Failure to Communicate: How Conversations Go Wrong and What You Can Do to Right Them
Published September 2008 by Harvard Business Press
Stressful and difficult conversations are unavoidable in life. In business, they can run the gamut from firing a subordinate to, curiously enough, receiving praise. But whatever the context, stressful conversations carry a heavy emotional load. Indeed, stressful conversations cause such anxiety that most people simply avoid them. Yet it can be extremely costly to dodge issues, appease difficult people and smooth over antagonisms; avoidance usually only worsens a problem or a relationship.
In the new book Failure to Communicate: How Conversations Go Wrong and What You Can Do to Right Them, communications consultant Holly Weeks explores the dysfunctional dynamics that for so long have plagued employee relationships and offers fresh insights on why we do what we do and why change is so hard. The key to success, she argues, is maintaining—and sometimes imposing—balance in the conversation, even when the power relationships are unequal and the emotions potentially volatile.
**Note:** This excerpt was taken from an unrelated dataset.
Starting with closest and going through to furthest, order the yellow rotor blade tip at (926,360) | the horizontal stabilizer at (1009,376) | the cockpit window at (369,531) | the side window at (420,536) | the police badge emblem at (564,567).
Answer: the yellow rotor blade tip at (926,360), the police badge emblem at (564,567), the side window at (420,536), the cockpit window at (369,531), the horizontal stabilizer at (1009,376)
With proven successful strategies and techniques paired with real life examples, Weeks addresses fundamental questions raised by difficult conversations including:
- How do you talk about a difficult issue with someone who refuses to reason?
- If they start bullying you, how do you know whether to retaliate or take the punch?
- What if they catch you off-guard? How do you keep from getting backed into a corner?
- What if you’re so anxious that you blank out, or so angry that you lose control?
- What if you’re in the wrong? How can you avoid losing face?